━━━ EXERCISE MATERIAL ━━━
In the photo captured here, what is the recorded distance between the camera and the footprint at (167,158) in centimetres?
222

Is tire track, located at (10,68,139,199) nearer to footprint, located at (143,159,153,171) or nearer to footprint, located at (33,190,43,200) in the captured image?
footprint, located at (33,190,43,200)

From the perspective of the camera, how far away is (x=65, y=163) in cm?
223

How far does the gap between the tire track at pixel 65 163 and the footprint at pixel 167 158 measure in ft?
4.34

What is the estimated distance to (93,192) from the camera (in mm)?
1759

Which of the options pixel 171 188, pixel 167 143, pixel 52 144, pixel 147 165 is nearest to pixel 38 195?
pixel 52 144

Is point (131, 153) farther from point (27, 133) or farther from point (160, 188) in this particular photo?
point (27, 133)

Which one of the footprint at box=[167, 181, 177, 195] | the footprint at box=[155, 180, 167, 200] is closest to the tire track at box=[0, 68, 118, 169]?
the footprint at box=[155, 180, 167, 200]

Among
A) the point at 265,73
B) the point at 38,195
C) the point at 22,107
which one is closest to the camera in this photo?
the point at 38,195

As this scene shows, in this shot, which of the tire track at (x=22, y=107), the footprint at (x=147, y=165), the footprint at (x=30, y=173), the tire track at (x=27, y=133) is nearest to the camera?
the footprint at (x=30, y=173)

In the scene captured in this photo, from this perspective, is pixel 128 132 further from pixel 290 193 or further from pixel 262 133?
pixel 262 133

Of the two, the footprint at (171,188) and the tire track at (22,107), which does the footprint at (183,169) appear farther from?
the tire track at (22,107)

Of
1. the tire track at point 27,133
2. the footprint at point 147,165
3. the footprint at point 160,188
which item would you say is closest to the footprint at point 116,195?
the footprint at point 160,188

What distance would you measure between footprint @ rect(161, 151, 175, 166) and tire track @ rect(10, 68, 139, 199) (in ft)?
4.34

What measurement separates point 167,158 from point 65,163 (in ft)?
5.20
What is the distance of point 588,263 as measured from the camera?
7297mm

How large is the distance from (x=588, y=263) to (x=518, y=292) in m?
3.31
━━━
Update the records from the line that contains "Is point (131, 153)" through the end of the records, changing every "closest" to "nearest" and leaving all else as it is. Return only those lines.

**REPLY:**
Is point (131, 153) farther from point (27, 133) or farther from point (160, 188) in this particular photo?
point (27, 133)

Which one of the footprint at box=[167, 181, 177, 195] | the footprint at box=[155, 180, 167, 200] is nearest to the tire track at box=[0, 68, 118, 169]?
the footprint at box=[155, 180, 167, 200]

Among
A) the point at 265,73
B) the point at 38,195
C) the point at 22,107
which one is nearest to the camera in this photo?
the point at 38,195

As this scene shows, in this shot, which of the tire track at (x=22, y=107), the footprint at (x=147, y=165), the footprint at (x=30, y=173), the tire track at (x=27, y=133) is nearest to the camera?
the footprint at (x=30, y=173)

In the scene captured in this photo, from this perspective, is pixel 128 132 further from pixel 290 193 or further from pixel 262 133?
pixel 262 133

Of the two, the footprint at (171,188) and the tire track at (22,107), which does the footprint at (183,169) appear farther from?
the tire track at (22,107)

Of
1. the tire track at point 27,133
2. the footprint at point 147,165
3. the footprint at point 160,188
which item would you say is nearest to the footprint at point 116,195?
the footprint at point 160,188

What distance would you measure between footprint @ rect(161, 151, 175, 166) and tire track @ rect(10, 68, 139, 199) (in ft)?
4.34

What measurement separates point 167,158 from point 65,163 (in ft)?
5.20
What is the distance of point 588,263 as measured from the camera?
7297mm

How large is the distance from (x=588, y=263) to (x=518, y=292) in m?
3.31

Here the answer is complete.